Segment Open
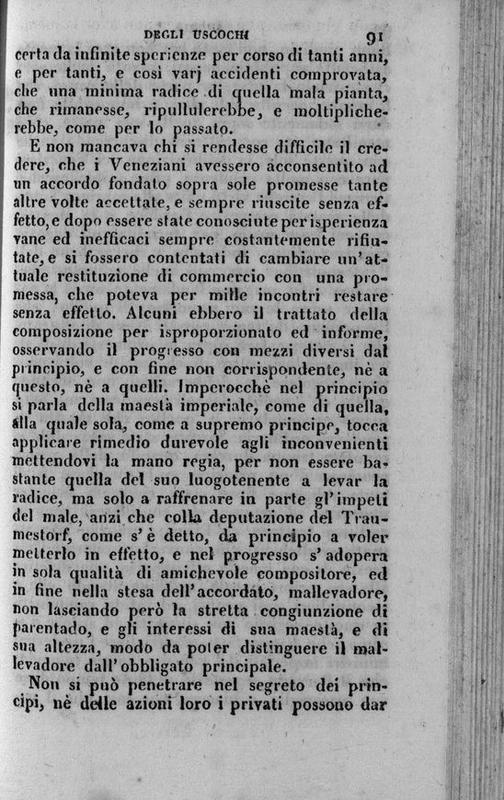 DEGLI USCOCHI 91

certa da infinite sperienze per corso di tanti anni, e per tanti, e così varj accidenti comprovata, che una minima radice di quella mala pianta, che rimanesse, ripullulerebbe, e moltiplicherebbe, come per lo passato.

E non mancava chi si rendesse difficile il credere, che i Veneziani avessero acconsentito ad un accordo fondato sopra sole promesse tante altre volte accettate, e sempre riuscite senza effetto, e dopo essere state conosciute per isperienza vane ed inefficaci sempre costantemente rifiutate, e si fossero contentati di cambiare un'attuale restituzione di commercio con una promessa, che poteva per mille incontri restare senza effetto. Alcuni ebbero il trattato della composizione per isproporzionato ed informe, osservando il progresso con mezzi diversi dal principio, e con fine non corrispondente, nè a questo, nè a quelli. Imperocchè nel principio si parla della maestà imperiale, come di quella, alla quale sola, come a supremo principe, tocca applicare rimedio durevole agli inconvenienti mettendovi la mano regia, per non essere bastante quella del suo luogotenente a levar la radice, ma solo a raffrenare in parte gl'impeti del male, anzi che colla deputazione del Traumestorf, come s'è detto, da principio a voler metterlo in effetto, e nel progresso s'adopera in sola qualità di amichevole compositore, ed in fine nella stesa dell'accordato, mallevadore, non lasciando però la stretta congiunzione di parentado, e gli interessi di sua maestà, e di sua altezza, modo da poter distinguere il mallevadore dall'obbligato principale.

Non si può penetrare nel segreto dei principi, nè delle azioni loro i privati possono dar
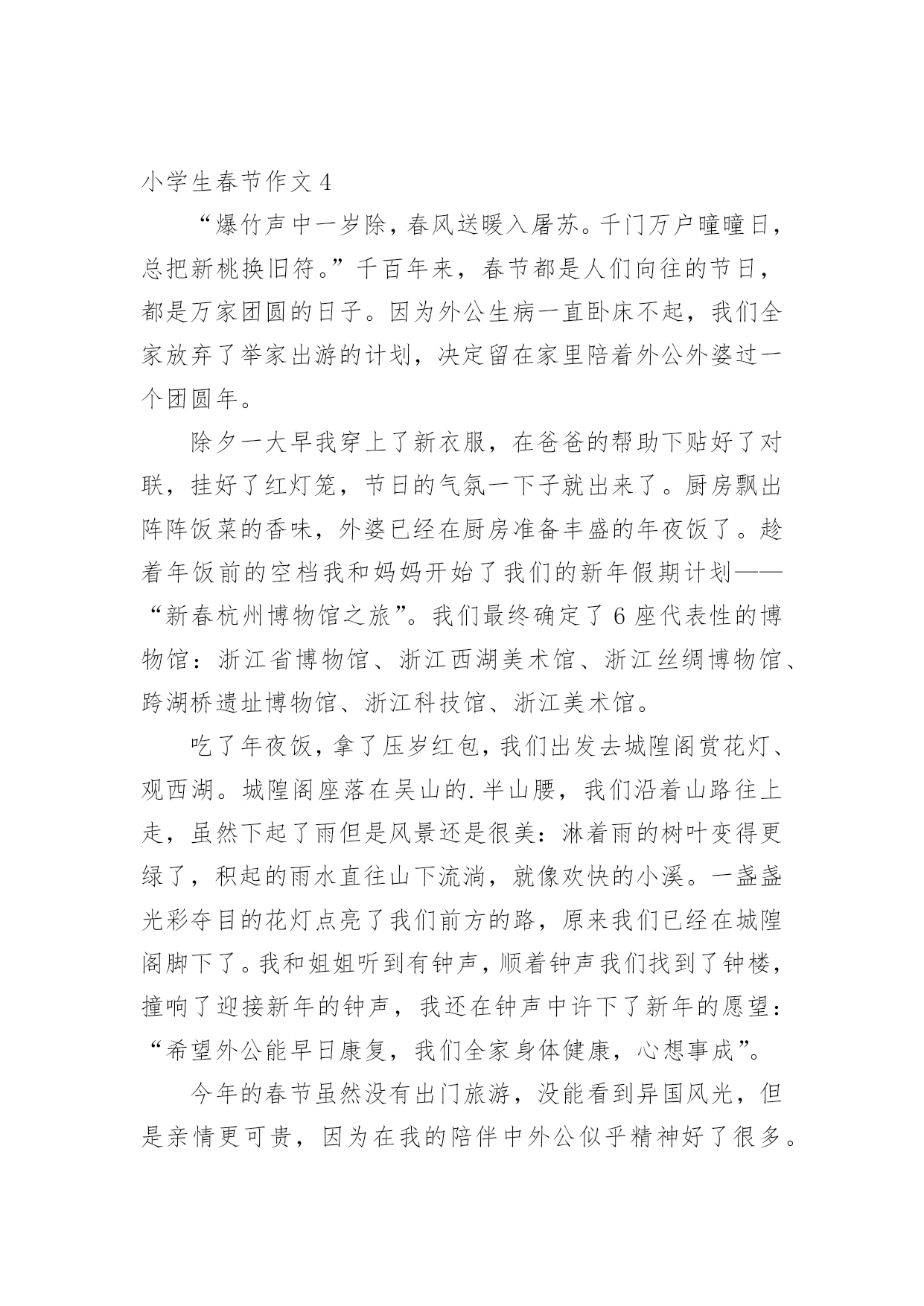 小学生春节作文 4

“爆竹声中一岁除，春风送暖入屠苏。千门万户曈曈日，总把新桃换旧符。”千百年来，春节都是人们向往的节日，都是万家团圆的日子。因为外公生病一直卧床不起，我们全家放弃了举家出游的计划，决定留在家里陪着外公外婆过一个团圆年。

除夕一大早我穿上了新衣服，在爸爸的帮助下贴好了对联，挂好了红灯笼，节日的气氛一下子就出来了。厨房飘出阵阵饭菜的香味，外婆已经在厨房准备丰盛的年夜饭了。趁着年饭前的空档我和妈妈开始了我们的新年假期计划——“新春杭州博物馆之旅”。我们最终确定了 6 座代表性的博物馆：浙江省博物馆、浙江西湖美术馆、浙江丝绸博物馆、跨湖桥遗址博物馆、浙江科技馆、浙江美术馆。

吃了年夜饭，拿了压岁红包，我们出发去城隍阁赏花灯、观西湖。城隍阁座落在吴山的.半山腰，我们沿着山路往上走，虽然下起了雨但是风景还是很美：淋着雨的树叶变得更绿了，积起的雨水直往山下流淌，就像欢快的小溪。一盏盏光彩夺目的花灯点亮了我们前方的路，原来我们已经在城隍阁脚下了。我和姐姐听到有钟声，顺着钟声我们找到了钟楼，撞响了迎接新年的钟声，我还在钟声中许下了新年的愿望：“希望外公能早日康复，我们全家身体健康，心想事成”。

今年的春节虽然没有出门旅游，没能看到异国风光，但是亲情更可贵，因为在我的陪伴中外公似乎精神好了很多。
Segment Closed
[EXERCISE]: Your answer must be the records above, copied exactly, with no pictures.

[RESULT OF THE TASK]:
 DEGLI USCOCHI 91

certa da infinite sperienze per corso di tanti anni, e per tanti, e così varj accidenti comprovata, che una minima radice di quella mala pianta, che rimanesse, ripullulerebbe, e moltiplicherebbe, come per lo passato.

E non mancava chi si rendesse difficile il credere, che i Veneziani avessero acconsentito ad un accordo fondato sopra sole promesse tante altre volte accettate, e sempre riuscite senza effetto, e dopo essere state conosciute per isperienza vane ed inefficaci sempre costantemente rifiutate, e si fossero contentati di cambiare un'attuale restituzione di commercio con una promessa, che poteva per mille incontri restare senza effetto. Alcuni ebbero il trattato della composizione per isproporzionato ed informe, osservando il progresso con mezzi diversi dal principio, e con fine non corrispondente, nè a questo, nè a quelli. Imperocchè nel principio si parla della maestà imperiale, come di quella, alla quale sola, come a supremo principe, tocca applicare rimedio durevole agli inconvenienti mettendovi la mano regia, per non essere bastante quella del suo luogotenente a levar la radice, ma solo a raffrenare in parte gl'impeti del male, anzi che colla deputazione del Traumestorf, come s'è detto, da principio a voler metterlo in effetto, e nel progresso s'adopera in sola qualità di amichevole compositore, ed in fine nella stesa dell'accordato, mallevadore, non lasciando però la stretta congiunzione di parentado, e gli interessi di sua maestà, e di sua altezza, modo da poter distinguere il mallevadore dall'obbligato principale.

Non si può penetrare nel segreto dei principi, nè delle azioni loro i privati possono dar
 小学生春节作文 4

“爆竹声中一岁除，春风送暖入屠苏。千门万户曈曈日，总把新桃换旧符。”千百年来，春节都是人们向往的节日，都是万家团圆的日子。因为外公生病一直卧床不起，我们全家放弃了举家出游的计划，决定留在家里陪着外公外婆过一个团圆年。

除夕一大早我穿上了新衣服，在爸爸的帮助下贴好了对联，挂好了红灯笼，节日的气氛一下子就出来了。厨房飘出阵阵饭菜的香味，外婆已经在厨房准备丰盛的年夜饭了。趁着年饭前的空档我和妈妈开始了我们的新年假期计划——“新春杭州博物馆之旅”。我们最终确定了 6 座代表性的博物馆：浙江省博物馆、浙江西湖美术馆、浙江丝绸博物馆、跨湖桥遗址博物馆、浙江科技馆、浙江美术馆。

吃了年夜饭，拿了压岁红包，我们出发去城隍阁赏花灯、观西湖。城隍阁座落在吴山的.半山腰，我们沿着山路往上走，虽然下起了雨但是风景还是很美：淋着雨的树叶变得更绿了，积起的雨水直往山下流淌，就像欢快的小溪。一盏盏光彩夺目的花灯点亮了我们前方的路，原来我们已经在城隍阁脚下了。我和姐姐听到有钟声，顺着钟声我们找到了钟楼，撞响了迎接新年的钟声，我还在钟声中许下了新年的愿望：“希望外公能早日康复，我们全家身体健康，心想事成”。

今年的春节虽然没有出门旅游，没能看到异国风光，但是亲情更可贵，因为在我的陪伴中外公似乎精神好了很多。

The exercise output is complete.